La decisión de la Asamblea afianza la práctica de la acción directa, la asonada, el tumulto, la fuerza, como prácticas políticas. Esos votos lesionan las formas civilizadas de reclamar y ejercer los derechos. Esos votos apuntalan la construcción de alternativas contrarias a la república, niegan la paz, la tolerancia, el respeto y la responsabilidad.
Los legisladores, y los dirigentes comprometidos en semejante episodio, están obligados a explicar las razones de fondo de su voto en el juicio político que censuró, en último término, la acción de la fuerza pública, es decir, una de las tareas del Estado que justifican su existencia.
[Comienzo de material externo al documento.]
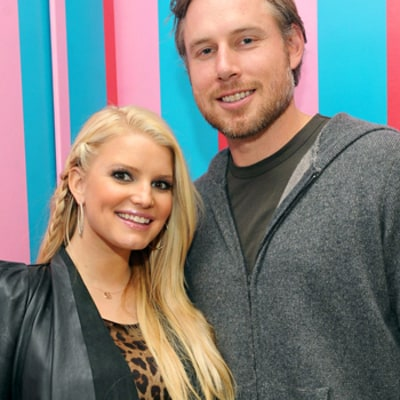 Jessica Simpson, Eric Johnson Move Wedding, No Longer Getting Married in Italy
Están obligados, porque la democracia no se agota en el juego electoral, ni en vender ofertas de felicidad a la gente, ni es legítimo esconderse tras bastidores o enredar explicaciones en el viejo discurso al estilo de los “patriarcas de la componenda”, según la certera expresión de Jaime Roldós.
La democracia implica responsabilidad, coherencia, y un ápice de sinceridad. Y transparencia.